Monday 18 June 2007

Desperate Bollard goes to the cupboard one more time

Desperate. That's the word to describe Alan Bollard. I pointed out a few weeks ago how one control leads to another; how one element of government meddling leads to another, and then another, and then another. Bollard's recent behaviour and the reasons for it offers a model case study.

This morning's second recent intervention in the currency market in an effort to get the exchange rate down follows on from his desperate call over the weekend for a capital gains tax to get housing prices down, which follows his earlier intervention last week to get the exchange rate down, which followed his raising of interest rates the previous week which helped pump the exchange rate up ...

This is a desperate man. If people are worried about addictions, then this addiction to meddling and its escalation should be an object worthy of study. This escalation happens everywhere that markets are dislocated or hampered by controls. Those controls always breed new controls.

One control is introduced to 'correct' something that's making some legislator unhappy, following which economic imbalances occur; new controls are pretty quickly called for to try to correct them, following which more are introduced to correct the dislocations that occurred from those controls, and so on. Control follows control, as dislocation follows imbalance.

The history of government controls is like the story of the Emperor's New Clothes in reverse: New controls are added all the time in order to fix the problems caused by previous controls, but no one is listening to the little boy who is saying, "Why not just take off the controls altogether, and then you won't need to make up new ones."

The New Zealand history is no different to elsewhere.

Controls on land use and central bank control of the money were introduced to "stabilise" land use and to stabilise prices. They haven't, have they.

The controls on land use have seen land prices explode, and the price paid for housing has headed through the roof. Ever-increasing and ever-higher interest rates were introduced in an effort to squelch booming housing prices (and to strangle the rest of the economy). When that didn't work, we saw the mortgage levy proposed; we saw the de facto cartelisation of NZ's 'big five' banks; we saw a decree that more affordable homes be built ... all measures desperately calculated to fix the symptoms of exploding housing costs while ignoring the regulatory causes.

And now we're seeing ever more desperate measures proposed and taken to avoid the consequences of controls that shouldn't be there in the first place.

As I've asked before, things are spiralling out of control for reasons that are all too obvious, so why is no one listening to the little boy who is saying, "Why not just take off the controls altogether, and then you won't need to make up new ones?"

The Emperor is still naked. But he's getting more desperate every day.

5 comments:

Anonymous said...

Banks are still not certain if he atually did intervene. RBNZ rang around for prices this morning but didn't trade. They are trying to spook the market.

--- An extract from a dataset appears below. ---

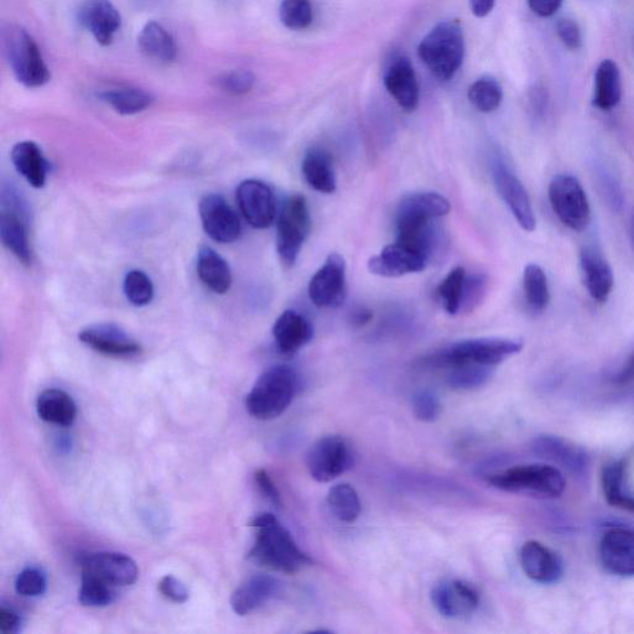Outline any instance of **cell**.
Listing matches in <instances>:
<instances>
[{"mask_svg":"<svg viewBox=\"0 0 634 634\" xmlns=\"http://www.w3.org/2000/svg\"><path fill=\"white\" fill-rule=\"evenodd\" d=\"M10 157H12L14 168L28 181V184L35 189L44 187L48 179L49 164L38 144L30 140L20 142L14 145Z\"/></svg>","mask_w":634,"mask_h":634,"instance_id":"28","label":"cell"},{"mask_svg":"<svg viewBox=\"0 0 634 634\" xmlns=\"http://www.w3.org/2000/svg\"><path fill=\"white\" fill-rule=\"evenodd\" d=\"M280 582L269 575L249 578L233 592L231 606L238 616H246L278 595Z\"/></svg>","mask_w":634,"mask_h":634,"instance_id":"27","label":"cell"},{"mask_svg":"<svg viewBox=\"0 0 634 634\" xmlns=\"http://www.w3.org/2000/svg\"><path fill=\"white\" fill-rule=\"evenodd\" d=\"M48 587L46 576L38 568H27L15 580V591L23 597H38L45 594Z\"/></svg>","mask_w":634,"mask_h":634,"instance_id":"47","label":"cell"},{"mask_svg":"<svg viewBox=\"0 0 634 634\" xmlns=\"http://www.w3.org/2000/svg\"><path fill=\"white\" fill-rule=\"evenodd\" d=\"M384 86L389 95L407 112H414L419 106V85L412 62L399 56L388 66L384 74Z\"/></svg>","mask_w":634,"mask_h":634,"instance_id":"23","label":"cell"},{"mask_svg":"<svg viewBox=\"0 0 634 634\" xmlns=\"http://www.w3.org/2000/svg\"><path fill=\"white\" fill-rule=\"evenodd\" d=\"M492 173L498 194L506 202L519 226L524 231L533 232L537 227V221H535L532 202H530L526 187L501 160H496L493 163Z\"/></svg>","mask_w":634,"mask_h":634,"instance_id":"13","label":"cell"},{"mask_svg":"<svg viewBox=\"0 0 634 634\" xmlns=\"http://www.w3.org/2000/svg\"><path fill=\"white\" fill-rule=\"evenodd\" d=\"M496 0H470L472 13L477 18H485L495 8Z\"/></svg>","mask_w":634,"mask_h":634,"instance_id":"54","label":"cell"},{"mask_svg":"<svg viewBox=\"0 0 634 634\" xmlns=\"http://www.w3.org/2000/svg\"><path fill=\"white\" fill-rule=\"evenodd\" d=\"M549 201L555 215L570 230L581 232L591 222V207L584 187L571 175H558L549 185Z\"/></svg>","mask_w":634,"mask_h":634,"instance_id":"9","label":"cell"},{"mask_svg":"<svg viewBox=\"0 0 634 634\" xmlns=\"http://www.w3.org/2000/svg\"><path fill=\"white\" fill-rule=\"evenodd\" d=\"M450 202L436 192H419L405 197L397 211L398 242L431 256L436 247L433 222L448 215Z\"/></svg>","mask_w":634,"mask_h":634,"instance_id":"2","label":"cell"},{"mask_svg":"<svg viewBox=\"0 0 634 634\" xmlns=\"http://www.w3.org/2000/svg\"><path fill=\"white\" fill-rule=\"evenodd\" d=\"M36 410L44 422L59 426H70L77 417L75 400L61 389H46L41 393Z\"/></svg>","mask_w":634,"mask_h":634,"instance_id":"32","label":"cell"},{"mask_svg":"<svg viewBox=\"0 0 634 634\" xmlns=\"http://www.w3.org/2000/svg\"><path fill=\"white\" fill-rule=\"evenodd\" d=\"M355 464L351 445L342 436H324L311 446L306 465L315 481L326 483L336 480Z\"/></svg>","mask_w":634,"mask_h":634,"instance_id":"10","label":"cell"},{"mask_svg":"<svg viewBox=\"0 0 634 634\" xmlns=\"http://www.w3.org/2000/svg\"><path fill=\"white\" fill-rule=\"evenodd\" d=\"M310 300L317 308H339L347 296L346 262L339 253H331L309 284Z\"/></svg>","mask_w":634,"mask_h":634,"instance_id":"12","label":"cell"},{"mask_svg":"<svg viewBox=\"0 0 634 634\" xmlns=\"http://www.w3.org/2000/svg\"><path fill=\"white\" fill-rule=\"evenodd\" d=\"M431 601L441 616L450 620H466L480 606V595L469 582L446 580L434 587Z\"/></svg>","mask_w":634,"mask_h":634,"instance_id":"14","label":"cell"},{"mask_svg":"<svg viewBox=\"0 0 634 634\" xmlns=\"http://www.w3.org/2000/svg\"><path fill=\"white\" fill-rule=\"evenodd\" d=\"M123 288L129 303L137 308L149 305L154 299L152 280L142 270L133 269L128 272L124 278Z\"/></svg>","mask_w":634,"mask_h":634,"instance_id":"43","label":"cell"},{"mask_svg":"<svg viewBox=\"0 0 634 634\" xmlns=\"http://www.w3.org/2000/svg\"><path fill=\"white\" fill-rule=\"evenodd\" d=\"M79 22L103 46L111 45L122 27L121 13L111 0H83Z\"/></svg>","mask_w":634,"mask_h":634,"instance_id":"21","label":"cell"},{"mask_svg":"<svg viewBox=\"0 0 634 634\" xmlns=\"http://www.w3.org/2000/svg\"><path fill=\"white\" fill-rule=\"evenodd\" d=\"M0 238L3 246L24 265L31 264L27 210L22 197L13 189L3 190L0 213Z\"/></svg>","mask_w":634,"mask_h":634,"instance_id":"11","label":"cell"},{"mask_svg":"<svg viewBox=\"0 0 634 634\" xmlns=\"http://www.w3.org/2000/svg\"><path fill=\"white\" fill-rule=\"evenodd\" d=\"M140 51L155 61L169 64L178 57V46L173 36L158 22H149L144 25L138 36Z\"/></svg>","mask_w":634,"mask_h":634,"instance_id":"33","label":"cell"},{"mask_svg":"<svg viewBox=\"0 0 634 634\" xmlns=\"http://www.w3.org/2000/svg\"><path fill=\"white\" fill-rule=\"evenodd\" d=\"M600 183L608 205H610L613 210H620L623 205V196L620 185H618L616 181L606 173L602 175Z\"/></svg>","mask_w":634,"mask_h":634,"instance_id":"51","label":"cell"},{"mask_svg":"<svg viewBox=\"0 0 634 634\" xmlns=\"http://www.w3.org/2000/svg\"><path fill=\"white\" fill-rule=\"evenodd\" d=\"M299 389L298 374L289 366H275L265 371L246 399L248 413L258 420L280 417L293 402Z\"/></svg>","mask_w":634,"mask_h":634,"instance_id":"4","label":"cell"},{"mask_svg":"<svg viewBox=\"0 0 634 634\" xmlns=\"http://www.w3.org/2000/svg\"><path fill=\"white\" fill-rule=\"evenodd\" d=\"M372 319V313L370 310L361 308L355 311L352 316V324L358 327L368 324Z\"/></svg>","mask_w":634,"mask_h":634,"instance_id":"56","label":"cell"},{"mask_svg":"<svg viewBox=\"0 0 634 634\" xmlns=\"http://www.w3.org/2000/svg\"><path fill=\"white\" fill-rule=\"evenodd\" d=\"M280 22L290 30H305L313 23V5L310 0H283L279 8Z\"/></svg>","mask_w":634,"mask_h":634,"instance_id":"42","label":"cell"},{"mask_svg":"<svg viewBox=\"0 0 634 634\" xmlns=\"http://www.w3.org/2000/svg\"><path fill=\"white\" fill-rule=\"evenodd\" d=\"M98 98L122 116H133L153 105L152 93L138 87H116L98 93Z\"/></svg>","mask_w":634,"mask_h":634,"instance_id":"35","label":"cell"},{"mask_svg":"<svg viewBox=\"0 0 634 634\" xmlns=\"http://www.w3.org/2000/svg\"><path fill=\"white\" fill-rule=\"evenodd\" d=\"M580 265L584 284L591 298L606 303L612 293L615 278L611 265L599 249L585 247L580 254Z\"/></svg>","mask_w":634,"mask_h":634,"instance_id":"25","label":"cell"},{"mask_svg":"<svg viewBox=\"0 0 634 634\" xmlns=\"http://www.w3.org/2000/svg\"><path fill=\"white\" fill-rule=\"evenodd\" d=\"M197 274L201 282L216 294H226L231 289L232 273L220 254L211 247H201L197 256Z\"/></svg>","mask_w":634,"mask_h":634,"instance_id":"30","label":"cell"},{"mask_svg":"<svg viewBox=\"0 0 634 634\" xmlns=\"http://www.w3.org/2000/svg\"><path fill=\"white\" fill-rule=\"evenodd\" d=\"M533 449L535 454L564 467L573 474L584 475L589 469V456L585 450L558 436H539L534 440Z\"/></svg>","mask_w":634,"mask_h":634,"instance_id":"24","label":"cell"},{"mask_svg":"<svg viewBox=\"0 0 634 634\" xmlns=\"http://www.w3.org/2000/svg\"><path fill=\"white\" fill-rule=\"evenodd\" d=\"M239 210L246 221L258 230L272 226L277 217V204L272 189L263 181L246 180L238 186Z\"/></svg>","mask_w":634,"mask_h":634,"instance_id":"17","label":"cell"},{"mask_svg":"<svg viewBox=\"0 0 634 634\" xmlns=\"http://www.w3.org/2000/svg\"><path fill=\"white\" fill-rule=\"evenodd\" d=\"M79 339L91 350L114 358H132L142 353V346L126 331L114 324H96L80 332Z\"/></svg>","mask_w":634,"mask_h":634,"instance_id":"19","label":"cell"},{"mask_svg":"<svg viewBox=\"0 0 634 634\" xmlns=\"http://www.w3.org/2000/svg\"><path fill=\"white\" fill-rule=\"evenodd\" d=\"M495 367L466 365L450 368L448 383L456 391H474L490 381Z\"/></svg>","mask_w":634,"mask_h":634,"instance_id":"40","label":"cell"},{"mask_svg":"<svg viewBox=\"0 0 634 634\" xmlns=\"http://www.w3.org/2000/svg\"><path fill=\"white\" fill-rule=\"evenodd\" d=\"M634 379V353L630 360L626 363V366L622 368V371L618 373L616 378L617 383H628Z\"/></svg>","mask_w":634,"mask_h":634,"instance_id":"55","label":"cell"},{"mask_svg":"<svg viewBox=\"0 0 634 634\" xmlns=\"http://www.w3.org/2000/svg\"><path fill=\"white\" fill-rule=\"evenodd\" d=\"M256 482L259 490H261L263 496L267 498L270 503L274 504L275 507H282V498H280L278 488L275 487L267 471L258 470L256 472Z\"/></svg>","mask_w":634,"mask_h":634,"instance_id":"50","label":"cell"},{"mask_svg":"<svg viewBox=\"0 0 634 634\" xmlns=\"http://www.w3.org/2000/svg\"><path fill=\"white\" fill-rule=\"evenodd\" d=\"M488 280L485 274H472L465 280L460 311L465 314L474 313L482 304L487 294Z\"/></svg>","mask_w":634,"mask_h":634,"instance_id":"44","label":"cell"},{"mask_svg":"<svg viewBox=\"0 0 634 634\" xmlns=\"http://www.w3.org/2000/svg\"><path fill=\"white\" fill-rule=\"evenodd\" d=\"M524 295L530 308L542 313L550 301L547 275L538 264H528L523 274Z\"/></svg>","mask_w":634,"mask_h":634,"instance_id":"37","label":"cell"},{"mask_svg":"<svg viewBox=\"0 0 634 634\" xmlns=\"http://www.w3.org/2000/svg\"><path fill=\"white\" fill-rule=\"evenodd\" d=\"M303 175L306 183L321 194L336 191V174L331 155L319 148L306 152L303 160Z\"/></svg>","mask_w":634,"mask_h":634,"instance_id":"31","label":"cell"},{"mask_svg":"<svg viewBox=\"0 0 634 634\" xmlns=\"http://www.w3.org/2000/svg\"><path fill=\"white\" fill-rule=\"evenodd\" d=\"M529 8L539 17H552L558 12L563 0H528Z\"/></svg>","mask_w":634,"mask_h":634,"instance_id":"53","label":"cell"},{"mask_svg":"<svg viewBox=\"0 0 634 634\" xmlns=\"http://www.w3.org/2000/svg\"><path fill=\"white\" fill-rule=\"evenodd\" d=\"M602 491L612 507L634 513V495L628 487L625 461H613L602 470Z\"/></svg>","mask_w":634,"mask_h":634,"instance_id":"29","label":"cell"},{"mask_svg":"<svg viewBox=\"0 0 634 634\" xmlns=\"http://www.w3.org/2000/svg\"><path fill=\"white\" fill-rule=\"evenodd\" d=\"M117 597L116 587L82 571L79 600L83 606L106 607L112 605Z\"/></svg>","mask_w":634,"mask_h":634,"instance_id":"39","label":"cell"},{"mask_svg":"<svg viewBox=\"0 0 634 634\" xmlns=\"http://www.w3.org/2000/svg\"><path fill=\"white\" fill-rule=\"evenodd\" d=\"M200 217L207 236L215 242L233 243L241 237V221L221 195L210 194L201 200Z\"/></svg>","mask_w":634,"mask_h":634,"instance_id":"15","label":"cell"},{"mask_svg":"<svg viewBox=\"0 0 634 634\" xmlns=\"http://www.w3.org/2000/svg\"><path fill=\"white\" fill-rule=\"evenodd\" d=\"M5 55L15 79L27 88L43 87L51 79L48 65L33 36L19 25L3 30Z\"/></svg>","mask_w":634,"mask_h":634,"instance_id":"7","label":"cell"},{"mask_svg":"<svg viewBox=\"0 0 634 634\" xmlns=\"http://www.w3.org/2000/svg\"><path fill=\"white\" fill-rule=\"evenodd\" d=\"M311 231V217L305 197L291 196L284 202L277 223V251L285 267H293Z\"/></svg>","mask_w":634,"mask_h":634,"instance_id":"8","label":"cell"},{"mask_svg":"<svg viewBox=\"0 0 634 634\" xmlns=\"http://www.w3.org/2000/svg\"><path fill=\"white\" fill-rule=\"evenodd\" d=\"M466 272L462 267H456L446 275L438 288L440 303L449 315L460 313L462 295H464Z\"/></svg>","mask_w":634,"mask_h":634,"instance_id":"41","label":"cell"},{"mask_svg":"<svg viewBox=\"0 0 634 634\" xmlns=\"http://www.w3.org/2000/svg\"><path fill=\"white\" fill-rule=\"evenodd\" d=\"M429 257L419 249L402 242L384 247L379 256L368 261V269L383 278H398L410 273H420L428 265Z\"/></svg>","mask_w":634,"mask_h":634,"instance_id":"16","label":"cell"},{"mask_svg":"<svg viewBox=\"0 0 634 634\" xmlns=\"http://www.w3.org/2000/svg\"><path fill=\"white\" fill-rule=\"evenodd\" d=\"M327 503L331 512L339 521L353 523L361 514V501L358 493L348 483H340L330 488Z\"/></svg>","mask_w":634,"mask_h":634,"instance_id":"36","label":"cell"},{"mask_svg":"<svg viewBox=\"0 0 634 634\" xmlns=\"http://www.w3.org/2000/svg\"><path fill=\"white\" fill-rule=\"evenodd\" d=\"M467 95L471 105L482 113L495 112L503 100L502 87L493 77H481L472 83Z\"/></svg>","mask_w":634,"mask_h":634,"instance_id":"38","label":"cell"},{"mask_svg":"<svg viewBox=\"0 0 634 634\" xmlns=\"http://www.w3.org/2000/svg\"><path fill=\"white\" fill-rule=\"evenodd\" d=\"M216 85L231 95H246L256 85V76L248 70L230 71L218 76Z\"/></svg>","mask_w":634,"mask_h":634,"instance_id":"45","label":"cell"},{"mask_svg":"<svg viewBox=\"0 0 634 634\" xmlns=\"http://www.w3.org/2000/svg\"><path fill=\"white\" fill-rule=\"evenodd\" d=\"M22 617L12 608L2 606L0 608V632L4 634H15L22 631Z\"/></svg>","mask_w":634,"mask_h":634,"instance_id":"52","label":"cell"},{"mask_svg":"<svg viewBox=\"0 0 634 634\" xmlns=\"http://www.w3.org/2000/svg\"><path fill=\"white\" fill-rule=\"evenodd\" d=\"M488 483L498 490L554 500L563 496L566 480L554 465L529 464L514 466L488 477Z\"/></svg>","mask_w":634,"mask_h":634,"instance_id":"6","label":"cell"},{"mask_svg":"<svg viewBox=\"0 0 634 634\" xmlns=\"http://www.w3.org/2000/svg\"><path fill=\"white\" fill-rule=\"evenodd\" d=\"M631 239H632V243H633V247H634V217H633V221H632V225H631Z\"/></svg>","mask_w":634,"mask_h":634,"instance_id":"57","label":"cell"},{"mask_svg":"<svg viewBox=\"0 0 634 634\" xmlns=\"http://www.w3.org/2000/svg\"><path fill=\"white\" fill-rule=\"evenodd\" d=\"M622 83L620 69L612 60L602 61L597 67L594 88V106L601 111H610L620 103Z\"/></svg>","mask_w":634,"mask_h":634,"instance_id":"34","label":"cell"},{"mask_svg":"<svg viewBox=\"0 0 634 634\" xmlns=\"http://www.w3.org/2000/svg\"><path fill=\"white\" fill-rule=\"evenodd\" d=\"M523 350V342L511 339H472L456 342V344L434 353L424 360V365L433 368H454L457 366L476 365L496 367L509 357L518 355Z\"/></svg>","mask_w":634,"mask_h":634,"instance_id":"3","label":"cell"},{"mask_svg":"<svg viewBox=\"0 0 634 634\" xmlns=\"http://www.w3.org/2000/svg\"><path fill=\"white\" fill-rule=\"evenodd\" d=\"M158 587L161 594L175 604H185L189 600V591H187L186 586L174 576H164Z\"/></svg>","mask_w":634,"mask_h":634,"instance_id":"49","label":"cell"},{"mask_svg":"<svg viewBox=\"0 0 634 634\" xmlns=\"http://www.w3.org/2000/svg\"><path fill=\"white\" fill-rule=\"evenodd\" d=\"M524 574L538 584L552 585L563 579V561L552 549L537 540L524 543L519 553Z\"/></svg>","mask_w":634,"mask_h":634,"instance_id":"22","label":"cell"},{"mask_svg":"<svg viewBox=\"0 0 634 634\" xmlns=\"http://www.w3.org/2000/svg\"><path fill=\"white\" fill-rule=\"evenodd\" d=\"M418 54L431 74L441 82L454 79L465 56V39L457 22L439 23L419 44Z\"/></svg>","mask_w":634,"mask_h":634,"instance_id":"5","label":"cell"},{"mask_svg":"<svg viewBox=\"0 0 634 634\" xmlns=\"http://www.w3.org/2000/svg\"><path fill=\"white\" fill-rule=\"evenodd\" d=\"M556 33L566 48L578 50L582 44L581 30L573 19H560L556 24Z\"/></svg>","mask_w":634,"mask_h":634,"instance_id":"48","label":"cell"},{"mask_svg":"<svg viewBox=\"0 0 634 634\" xmlns=\"http://www.w3.org/2000/svg\"><path fill=\"white\" fill-rule=\"evenodd\" d=\"M249 526L258 529L248 559L278 573L293 575L313 564V559L303 552L293 537L272 513H261Z\"/></svg>","mask_w":634,"mask_h":634,"instance_id":"1","label":"cell"},{"mask_svg":"<svg viewBox=\"0 0 634 634\" xmlns=\"http://www.w3.org/2000/svg\"><path fill=\"white\" fill-rule=\"evenodd\" d=\"M414 417L424 423H433L439 419L441 403L434 392L423 389L414 394L412 399Z\"/></svg>","mask_w":634,"mask_h":634,"instance_id":"46","label":"cell"},{"mask_svg":"<svg viewBox=\"0 0 634 634\" xmlns=\"http://www.w3.org/2000/svg\"><path fill=\"white\" fill-rule=\"evenodd\" d=\"M602 566L618 578H634V530L611 528L600 540Z\"/></svg>","mask_w":634,"mask_h":634,"instance_id":"18","label":"cell"},{"mask_svg":"<svg viewBox=\"0 0 634 634\" xmlns=\"http://www.w3.org/2000/svg\"><path fill=\"white\" fill-rule=\"evenodd\" d=\"M273 336L280 353L290 356L313 340L314 327L305 316L287 310L275 321Z\"/></svg>","mask_w":634,"mask_h":634,"instance_id":"26","label":"cell"},{"mask_svg":"<svg viewBox=\"0 0 634 634\" xmlns=\"http://www.w3.org/2000/svg\"><path fill=\"white\" fill-rule=\"evenodd\" d=\"M81 570L96 576L113 587L133 585L138 579V566L132 558L121 553H93L82 555Z\"/></svg>","mask_w":634,"mask_h":634,"instance_id":"20","label":"cell"}]
</instances>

Bollard is living on a prayer - he knows the only way the intervention will be seen to 'work' by the public is by changing market sentiment. Desperate indeed.

Anonymous said...

Well if they really have intervened it is a gift to investors doing the carry trade - they can buy NZD on discount. Intervention won't stop the trend!

Anonymous said...

Exactly! And I know of one bank who has made millions shorting - good aftermove and butterfly trade today. What a laugh.

Anonymous said...

That photo of Bollard...looks like he is throwing up. Ugh. What has Cullen been feeding him?

Anonymous said...

I don't understand why the government wants to strangle the life out of the economy. Increasing the interest rates and sucking money out of circulation through Kiwi Saver is going to greatly decrease the amount of money people can spend. Retailers will find the going tough as many households make do with what they already have and eliminate spending on luxuries. Who knows what ripple on effects it will have?